# ESTRATTO DELLA FONTE

====================

La mortalità è più bassa in alcuni paesi dell’Europa centro-meridionale, tra cui l’Italia, in cui la maggioranza degli anziani vive in famiglia, rispetto a quanto osservato nei paesi dell’Europa Settentrionale dove molti anziani vivono in istituzioni.
Ricordiamo che l’immobilizzazione post-chirurgia di femore, con l’assenza di ogni attività fisica e la stessa postura in scarico orizzontale del corpo a letto, determina delle alterazioni anatomo-funzionali a carico dei più svariati organi ed apparati, che costituiscono nel loro insieme la “sindrome da immobilizzazione”.
l’obiettivo è quindi il recupero più completo e rapido dell’anziano. La precocità e la specificità del trattamento riabilitativo risulta determinate: a) nel prevenire il decadimento motorio e le disabilità da complicanze correlate all’allettamento; b) nel promuovere l’indipendenza funzionale.
La riabilitazione deve comprendere numerosi esercizi di rinforzo muscolare, esercizi per i passaggi posturali ed il recupero dell’articolarità (successivamente della deambulazione),
per l’equilibrio e la coordinazione, con specifici carichi relativi all’intensità dell’esercizio stesso. Deve essere fornita anche l’assistenza nella gestione delle ADL (attività della vita quotidiana),
quali la terapia occupazionale, compresa la capacità di esecuzione di attività quali la gestione dell’igiene orale, l’alimentazione, la toilette, il vestirsi/svestirsi.

====================

# CONSEGNA
Ricopia dal brano sulla riabilitazione dell'anziano il passo che comincia con le parole "l’obiettivo è quindi" e si chiude dopo "promuovere l’indipendenza funzionale.". Il materiale riportato qui non ha alcun ruolo in questo esercizio.

# DATI MOSTRATI
====================

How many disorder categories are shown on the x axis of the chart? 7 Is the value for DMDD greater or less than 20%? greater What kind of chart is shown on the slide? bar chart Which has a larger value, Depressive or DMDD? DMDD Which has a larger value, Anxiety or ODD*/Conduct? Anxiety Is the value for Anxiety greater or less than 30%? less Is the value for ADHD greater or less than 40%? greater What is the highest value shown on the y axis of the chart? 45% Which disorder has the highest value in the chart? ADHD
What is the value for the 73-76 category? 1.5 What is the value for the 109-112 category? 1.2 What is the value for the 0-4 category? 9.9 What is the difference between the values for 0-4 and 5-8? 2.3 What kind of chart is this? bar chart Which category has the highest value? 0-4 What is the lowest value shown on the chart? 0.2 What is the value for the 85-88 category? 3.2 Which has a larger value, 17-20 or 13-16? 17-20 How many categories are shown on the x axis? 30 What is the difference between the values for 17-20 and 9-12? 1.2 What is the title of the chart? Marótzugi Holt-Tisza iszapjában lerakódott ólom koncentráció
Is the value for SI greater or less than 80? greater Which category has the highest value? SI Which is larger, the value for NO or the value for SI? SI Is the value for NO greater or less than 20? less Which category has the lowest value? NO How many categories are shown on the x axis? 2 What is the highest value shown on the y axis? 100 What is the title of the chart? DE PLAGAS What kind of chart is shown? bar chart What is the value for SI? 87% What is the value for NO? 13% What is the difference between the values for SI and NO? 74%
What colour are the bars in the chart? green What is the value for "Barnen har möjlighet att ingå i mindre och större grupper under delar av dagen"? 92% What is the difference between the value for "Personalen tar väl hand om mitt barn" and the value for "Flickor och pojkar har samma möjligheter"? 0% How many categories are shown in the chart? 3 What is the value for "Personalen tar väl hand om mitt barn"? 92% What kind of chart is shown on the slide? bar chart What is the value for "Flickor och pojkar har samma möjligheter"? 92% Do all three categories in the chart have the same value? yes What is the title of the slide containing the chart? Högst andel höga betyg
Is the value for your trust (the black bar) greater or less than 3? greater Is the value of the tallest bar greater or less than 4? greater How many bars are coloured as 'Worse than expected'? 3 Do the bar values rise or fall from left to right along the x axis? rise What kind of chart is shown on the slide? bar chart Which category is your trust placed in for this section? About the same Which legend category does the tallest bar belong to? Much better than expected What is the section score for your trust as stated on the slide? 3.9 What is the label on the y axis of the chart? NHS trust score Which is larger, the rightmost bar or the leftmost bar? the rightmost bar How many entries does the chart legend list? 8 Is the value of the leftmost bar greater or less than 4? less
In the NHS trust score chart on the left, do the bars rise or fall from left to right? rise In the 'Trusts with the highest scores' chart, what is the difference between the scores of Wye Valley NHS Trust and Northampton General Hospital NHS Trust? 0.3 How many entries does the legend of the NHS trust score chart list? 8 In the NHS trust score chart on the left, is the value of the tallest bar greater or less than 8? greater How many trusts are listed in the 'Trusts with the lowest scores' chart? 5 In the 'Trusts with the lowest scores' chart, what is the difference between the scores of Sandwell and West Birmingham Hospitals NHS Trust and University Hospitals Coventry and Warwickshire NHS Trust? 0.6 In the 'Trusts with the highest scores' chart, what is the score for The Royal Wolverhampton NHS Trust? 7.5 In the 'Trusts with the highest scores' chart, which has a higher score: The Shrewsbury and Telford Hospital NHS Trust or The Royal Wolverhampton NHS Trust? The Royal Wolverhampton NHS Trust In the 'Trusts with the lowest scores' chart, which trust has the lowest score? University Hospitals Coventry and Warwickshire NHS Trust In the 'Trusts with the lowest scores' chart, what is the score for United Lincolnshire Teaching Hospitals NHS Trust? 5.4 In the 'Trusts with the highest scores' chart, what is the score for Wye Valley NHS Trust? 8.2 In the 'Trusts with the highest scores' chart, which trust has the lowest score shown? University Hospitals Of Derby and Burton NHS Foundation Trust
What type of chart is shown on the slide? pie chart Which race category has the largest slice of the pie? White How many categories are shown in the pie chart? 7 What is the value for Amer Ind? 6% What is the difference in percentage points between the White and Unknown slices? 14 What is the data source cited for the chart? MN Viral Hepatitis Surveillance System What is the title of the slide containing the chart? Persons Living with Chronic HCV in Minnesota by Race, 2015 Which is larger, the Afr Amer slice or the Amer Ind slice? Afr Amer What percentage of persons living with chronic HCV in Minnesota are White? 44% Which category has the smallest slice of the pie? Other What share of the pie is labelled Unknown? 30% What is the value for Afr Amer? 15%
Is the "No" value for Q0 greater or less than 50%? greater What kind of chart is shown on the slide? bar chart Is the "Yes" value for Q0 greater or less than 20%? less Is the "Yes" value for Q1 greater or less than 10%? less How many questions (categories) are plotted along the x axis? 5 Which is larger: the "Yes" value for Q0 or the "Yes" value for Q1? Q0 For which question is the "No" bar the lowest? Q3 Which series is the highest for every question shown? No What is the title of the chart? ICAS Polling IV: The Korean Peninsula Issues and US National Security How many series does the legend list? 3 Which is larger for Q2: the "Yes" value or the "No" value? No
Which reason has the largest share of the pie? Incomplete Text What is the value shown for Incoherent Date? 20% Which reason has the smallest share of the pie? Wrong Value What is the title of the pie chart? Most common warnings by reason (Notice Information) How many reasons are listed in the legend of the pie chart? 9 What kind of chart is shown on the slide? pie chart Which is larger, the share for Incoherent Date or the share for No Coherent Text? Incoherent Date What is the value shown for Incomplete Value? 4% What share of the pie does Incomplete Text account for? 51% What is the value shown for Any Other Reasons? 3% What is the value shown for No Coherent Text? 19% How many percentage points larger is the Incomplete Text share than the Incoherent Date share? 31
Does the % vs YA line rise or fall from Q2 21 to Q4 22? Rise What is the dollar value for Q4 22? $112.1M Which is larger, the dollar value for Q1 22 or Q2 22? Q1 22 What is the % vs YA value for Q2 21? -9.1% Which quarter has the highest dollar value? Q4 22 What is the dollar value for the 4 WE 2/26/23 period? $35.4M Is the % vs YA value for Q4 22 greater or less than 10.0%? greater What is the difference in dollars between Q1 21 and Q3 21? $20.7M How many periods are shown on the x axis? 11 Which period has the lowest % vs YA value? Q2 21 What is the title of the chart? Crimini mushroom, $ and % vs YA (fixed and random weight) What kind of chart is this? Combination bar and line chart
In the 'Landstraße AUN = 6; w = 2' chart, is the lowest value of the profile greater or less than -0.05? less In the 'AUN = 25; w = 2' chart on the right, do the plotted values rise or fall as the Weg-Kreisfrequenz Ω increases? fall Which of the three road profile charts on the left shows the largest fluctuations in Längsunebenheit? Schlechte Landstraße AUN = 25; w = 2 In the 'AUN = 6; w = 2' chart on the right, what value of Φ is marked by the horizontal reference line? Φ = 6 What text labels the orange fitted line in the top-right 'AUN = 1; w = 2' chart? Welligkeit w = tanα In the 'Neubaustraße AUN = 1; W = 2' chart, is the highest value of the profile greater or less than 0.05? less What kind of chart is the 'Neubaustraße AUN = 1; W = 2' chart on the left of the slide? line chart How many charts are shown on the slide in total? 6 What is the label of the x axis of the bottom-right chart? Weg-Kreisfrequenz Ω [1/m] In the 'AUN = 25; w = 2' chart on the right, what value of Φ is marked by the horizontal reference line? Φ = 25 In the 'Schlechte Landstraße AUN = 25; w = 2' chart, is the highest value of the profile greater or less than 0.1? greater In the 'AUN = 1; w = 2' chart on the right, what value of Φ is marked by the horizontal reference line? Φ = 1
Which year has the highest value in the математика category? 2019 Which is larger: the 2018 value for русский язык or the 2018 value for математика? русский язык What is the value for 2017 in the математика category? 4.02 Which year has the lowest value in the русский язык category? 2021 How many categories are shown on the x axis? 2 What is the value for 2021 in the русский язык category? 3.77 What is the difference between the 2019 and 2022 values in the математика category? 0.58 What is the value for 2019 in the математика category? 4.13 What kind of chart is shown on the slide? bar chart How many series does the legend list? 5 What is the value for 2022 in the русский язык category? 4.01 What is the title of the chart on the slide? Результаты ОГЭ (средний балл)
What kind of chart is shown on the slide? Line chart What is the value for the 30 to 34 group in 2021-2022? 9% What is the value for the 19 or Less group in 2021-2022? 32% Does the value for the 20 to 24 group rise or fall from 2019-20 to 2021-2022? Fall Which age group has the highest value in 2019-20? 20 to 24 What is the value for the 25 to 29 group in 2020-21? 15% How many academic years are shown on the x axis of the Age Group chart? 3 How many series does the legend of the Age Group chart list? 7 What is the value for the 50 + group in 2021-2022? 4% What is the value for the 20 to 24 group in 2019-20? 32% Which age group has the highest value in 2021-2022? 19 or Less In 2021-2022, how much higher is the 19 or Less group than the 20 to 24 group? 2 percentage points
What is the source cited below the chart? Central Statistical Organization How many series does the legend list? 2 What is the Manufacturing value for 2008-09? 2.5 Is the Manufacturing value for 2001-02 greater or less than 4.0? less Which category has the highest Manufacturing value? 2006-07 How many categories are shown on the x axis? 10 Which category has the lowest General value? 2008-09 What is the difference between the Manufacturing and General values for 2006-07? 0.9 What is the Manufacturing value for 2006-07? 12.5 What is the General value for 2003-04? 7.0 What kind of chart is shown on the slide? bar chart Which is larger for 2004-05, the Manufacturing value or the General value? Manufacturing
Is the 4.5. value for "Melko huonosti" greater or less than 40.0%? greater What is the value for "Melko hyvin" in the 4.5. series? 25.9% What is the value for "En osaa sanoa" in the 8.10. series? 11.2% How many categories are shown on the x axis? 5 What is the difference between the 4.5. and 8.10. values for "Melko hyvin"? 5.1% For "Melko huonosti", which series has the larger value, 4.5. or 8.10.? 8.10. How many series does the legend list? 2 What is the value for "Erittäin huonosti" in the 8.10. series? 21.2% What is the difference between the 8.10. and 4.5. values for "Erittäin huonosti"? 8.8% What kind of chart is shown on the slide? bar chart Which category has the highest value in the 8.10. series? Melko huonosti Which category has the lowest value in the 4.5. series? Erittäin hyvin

====================

# LA TUA RISPOSTA
l’obiettivo è quindi il recupero più completo e rapido dell’anziano. La precocità e la specificità del trattamento riabilitativo risulta determinate: a) nel prevenire il decadimento motorio e le disabilità da complicanze correlate all’allettamento; b) nel promuovere l’indipendenza funzionale.